» Problem to solve: Copy out, word for word, the lines of the records between the line holding "Within the scene" and the end of the records, inclusive.
* BEGIN *
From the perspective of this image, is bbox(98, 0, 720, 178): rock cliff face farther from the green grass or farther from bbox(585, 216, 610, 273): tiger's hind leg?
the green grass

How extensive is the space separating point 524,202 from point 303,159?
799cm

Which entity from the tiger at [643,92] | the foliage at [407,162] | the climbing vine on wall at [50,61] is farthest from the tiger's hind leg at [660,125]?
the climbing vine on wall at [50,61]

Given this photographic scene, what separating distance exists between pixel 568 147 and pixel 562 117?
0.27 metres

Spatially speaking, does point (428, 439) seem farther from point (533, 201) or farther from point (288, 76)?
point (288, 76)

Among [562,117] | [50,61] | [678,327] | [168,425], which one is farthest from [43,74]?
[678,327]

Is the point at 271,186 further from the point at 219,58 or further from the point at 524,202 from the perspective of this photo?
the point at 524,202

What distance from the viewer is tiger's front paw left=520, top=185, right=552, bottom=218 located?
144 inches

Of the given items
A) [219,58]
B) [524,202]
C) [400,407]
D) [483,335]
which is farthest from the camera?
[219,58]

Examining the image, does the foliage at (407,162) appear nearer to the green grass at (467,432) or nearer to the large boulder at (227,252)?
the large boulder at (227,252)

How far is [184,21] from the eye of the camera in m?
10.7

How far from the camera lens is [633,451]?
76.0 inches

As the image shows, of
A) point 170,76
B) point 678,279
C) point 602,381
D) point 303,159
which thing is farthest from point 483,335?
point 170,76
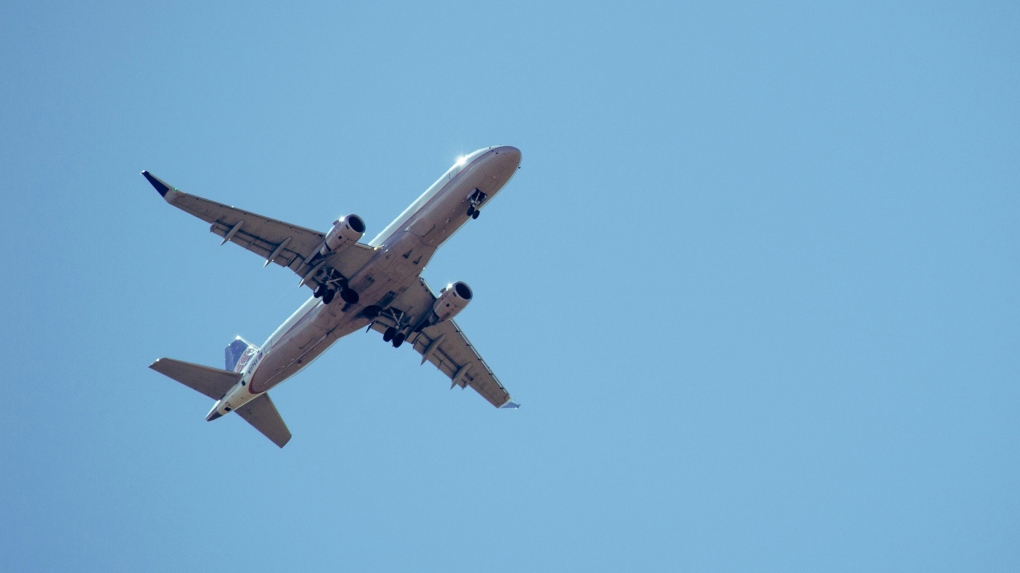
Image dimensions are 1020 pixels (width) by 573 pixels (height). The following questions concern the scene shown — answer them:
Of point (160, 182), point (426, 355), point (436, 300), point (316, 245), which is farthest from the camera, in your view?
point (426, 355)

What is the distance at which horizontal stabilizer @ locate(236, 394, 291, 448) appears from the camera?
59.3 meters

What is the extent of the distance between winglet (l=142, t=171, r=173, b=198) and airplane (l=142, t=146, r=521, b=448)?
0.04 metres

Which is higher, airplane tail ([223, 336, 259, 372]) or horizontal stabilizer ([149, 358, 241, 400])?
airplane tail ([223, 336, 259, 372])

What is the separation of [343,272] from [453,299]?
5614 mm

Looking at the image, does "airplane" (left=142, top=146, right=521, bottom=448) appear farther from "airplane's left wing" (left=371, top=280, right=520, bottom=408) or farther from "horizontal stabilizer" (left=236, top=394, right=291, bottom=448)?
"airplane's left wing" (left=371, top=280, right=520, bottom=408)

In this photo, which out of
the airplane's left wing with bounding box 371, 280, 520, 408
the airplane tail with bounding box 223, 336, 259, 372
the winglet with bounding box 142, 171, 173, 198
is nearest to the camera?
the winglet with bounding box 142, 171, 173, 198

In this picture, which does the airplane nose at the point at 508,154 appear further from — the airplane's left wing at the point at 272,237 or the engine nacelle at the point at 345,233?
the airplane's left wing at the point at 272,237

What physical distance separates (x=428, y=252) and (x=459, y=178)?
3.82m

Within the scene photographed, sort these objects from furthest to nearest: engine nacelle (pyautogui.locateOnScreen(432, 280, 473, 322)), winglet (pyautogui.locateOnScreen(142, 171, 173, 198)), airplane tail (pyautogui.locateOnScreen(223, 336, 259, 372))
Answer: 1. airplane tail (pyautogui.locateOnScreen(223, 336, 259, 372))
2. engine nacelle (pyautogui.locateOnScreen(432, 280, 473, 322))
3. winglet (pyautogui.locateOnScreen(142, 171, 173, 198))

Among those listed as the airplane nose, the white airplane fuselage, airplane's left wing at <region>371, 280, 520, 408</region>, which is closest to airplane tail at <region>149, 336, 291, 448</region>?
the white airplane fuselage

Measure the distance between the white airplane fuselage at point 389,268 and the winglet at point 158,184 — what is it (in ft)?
* END *
» Written solution:
Within the scene photographed, sort these objects from furthest to nearest: engine nacelle (pyautogui.locateOnScreen(432, 280, 473, 322)), winglet (pyautogui.locateOnScreen(142, 171, 173, 198)), airplane tail (pyautogui.locateOnScreen(223, 336, 259, 372))
Answer: 1. airplane tail (pyautogui.locateOnScreen(223, 336, 259, 372))
2. engine nacelle (pyautogui.locateOnScreen(432, 280, 473, 322))
3. winglet (pyautogui.locateOnScreen(142, 171, 173, 198))

Among those listed as the airplane nose, the white airplane fuselage, airplane's left wing at <region>371, 280, 520, 408</region>, which is closest to airplane tail at <region>149, 336, 291, 448</region>?
the white airplane fuselage

Measure the distance between the white airplane fuselage at point 389,268 and the winglet at point 158,184 — what is it (in ft)?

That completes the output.